| Your task |
Write a continuation of the gradient descent article below, starting right after its final sentence.

| Reading text |
________________________

Gradient Descent in Machine Learning


Author: Shahidul Islam
Created: 21 Sep, 2020
Last Updated: 18 Nov, 2020

What is Gradient Descent:

Gradient descent is an optimization algorithm. This algorithm is not only used in machine learning but also in various fields of science where optimization or minimizing the value of a function are the ultimate goals. In this blog, we'll see how gradient descent helps us to minimize cost function in various machine learning algorithms. Before diving into gradient descent, let’s discuss minima.

Minima is the plural form of minimum. Minima are of two kinds:

Local minimum: Local minimum is a point of a function where the value of the function is relatively smallest within a certain neighborhood. That means a single function can have multiple local minimum. So the local minimum may not give the smallest value if we consider the whole function.

Global minimum: Global minimum refers to that point of a function where the functional value is the smallest for the whole function.

See the below image for a better understanding of what is local and global minimum.

Let f is a function and θ1, θ2, ..., θn are the parameters of f, the gradient descent will iteratively find a new set of parameters θ1', θ2', ..., θn' that minimizes the function which refers to the minima of f. Gradient descent tends to converge at global minimum but it does not guarantee to converge at global minimum all the times. Sometimes gradient descent converges at local minimum.

________________________

| Material provided |
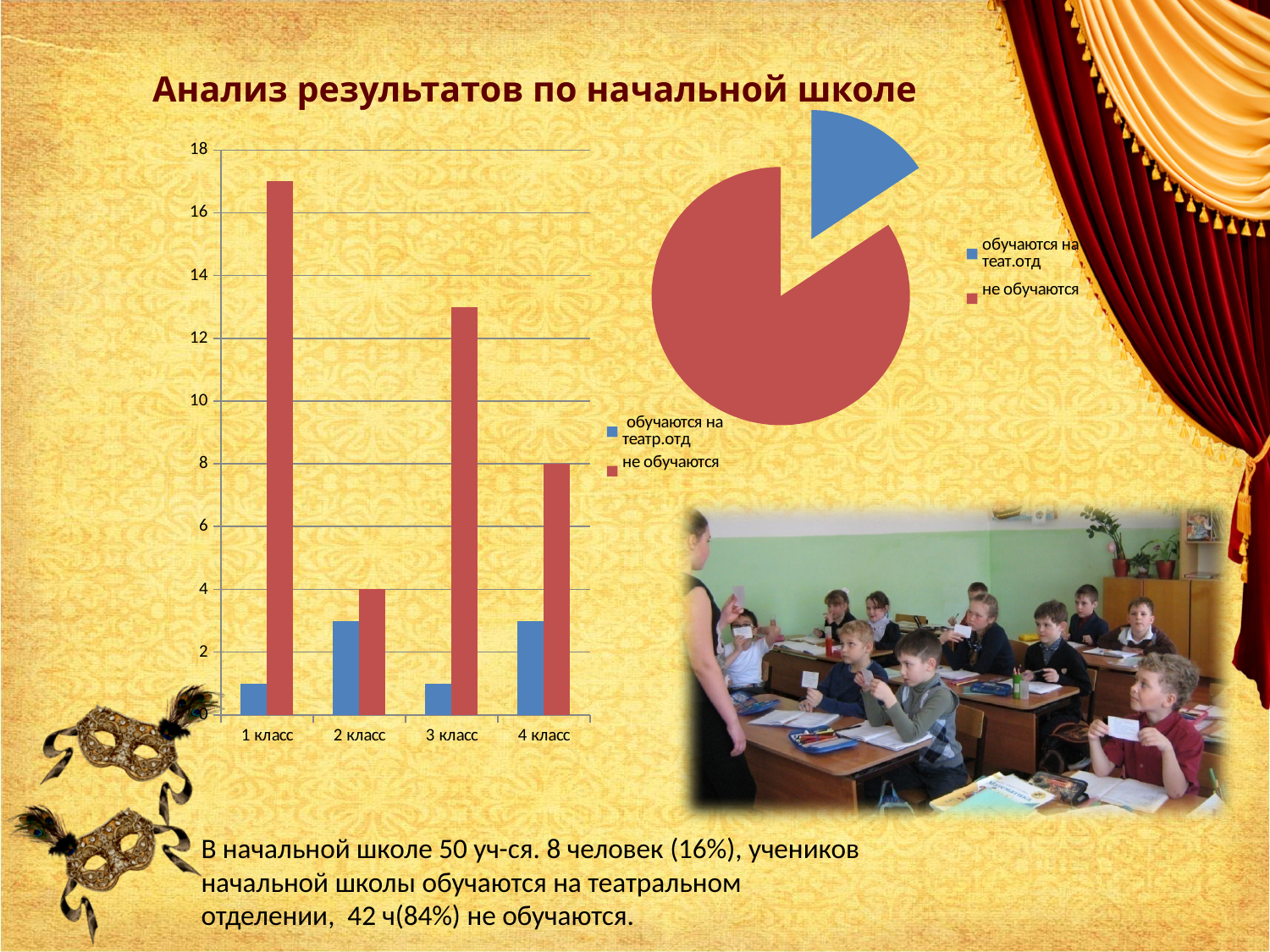
In the bar chart on the left, how many series does the legend list? 2 In the pie chart, which slice is larger: 'обучаются на теат.отд' or 'не обучаются'? не обучаются In the bar chart on the left, what is the value of 'не обучаются' for 2 класс? 4 What type of chart is the chart in the upper right of the slide? pie chart What type of chart is the chart on the left of the slide? bar chart In the bar chart on the left, is the value of 'не обучаются' for 1 класс greater or less than 16? greater In the bar chart on the left, which class has the lowest value for 'не обучаются'? 2 класс In the bar chart on the left, what is the value of 'не обучаются' for 4 класс? 8 In the bar chart on the left, which is larger for 3 класс: 'обучаются на театр.отд' or 'не обучаются'? не обучаются In the bar chart on the left, which class has the highest value for 'не обучаются'? 1 класс In the bar chart on the left, how many classes are shown on the x axis? 4 In the bar chart on the left, is the value of 'не обучаются' for 3 класс greater or less than 12? greater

________________________

| Output of the task |
In machine learning algorithms, we use some observations to train our model so that it can predict appropriate labels/output for new unseen observations. In order to predict output, we use a hypothesis. Hypothesis is a function whose parameters are to be learnt. We initialize the parameters of the hypothesis arbitrarily. Then we calculate loss/error by checking the actual output and the predicted output of the hypothesis. If the loss is high, it refers that our hypothesis is not good enough to predict outputs. So we need to minimize the loss. Here comes the gradient descent. Gradient descent will try to find the global minima of the hypothesis function so that the loss is also minimum. Next we will see how gradient descent actually converges at minima.

How does Gradient Descent work:

Suppose you are hiking in the mountain and want to reach the lowest point of the mountain. Surprisingly you are blindfolded so you cannot see anything. Can you reach the lowest point where there is a lake?

Yes, if you are smart and know about gradient descent. You can take a step in four directions (left, right, ahead, behind) and determine at which direction the land tends to descent. You should repeat this process again and again until you reach a point where you can not find any descending land. This land should be the lowest point where you wanted to go. Gradient descent works on the same method.

Suppose  \(y=(x-1)^2\) is our loss function that is to be minimized. Gradient descent will choose a random point, let \(x_0=3\)  and learning rate \(lr = 0.05\). If we want to relate this to our previous mountain example, we would say that \(x_0 = \) peak point of the mountain, \(lr = \) the size of step we take towards the descending land.

The gradient of the loss function is \({dy\over{dx}} = 2*(x-1) \)          where  \({dy\over{dx}}= \begin{cases} >0 \quad\quad ascending \; land \\ <0 \quad\quad descending \; land \\ =0 \quad\quad flat \; land \end{cases}\)

Now we start to iterate.

\(x_1 = x_0 - lr * {dy \over{dx}} = 3 - 0.05 * 2 * (3-1) = 2.8\)

\(x_2 = x_1 - lr * {dy \over{dx}} = 2.8 - 0.05 * 2 * (2.8-1) = 2.62\)

     \(x_3 = x_2 - lr * {dy \over{dx}} = 2.62 - 0.05 * 2 * (2.62-1) = 2.46\)

\(​​​​...\quad...\quad...\)

\(​​​​...\quad...\quad...\)

 

After a few steps, we will reach \((1, 0)\) where the loss is 0 which is the minimum loss for our function.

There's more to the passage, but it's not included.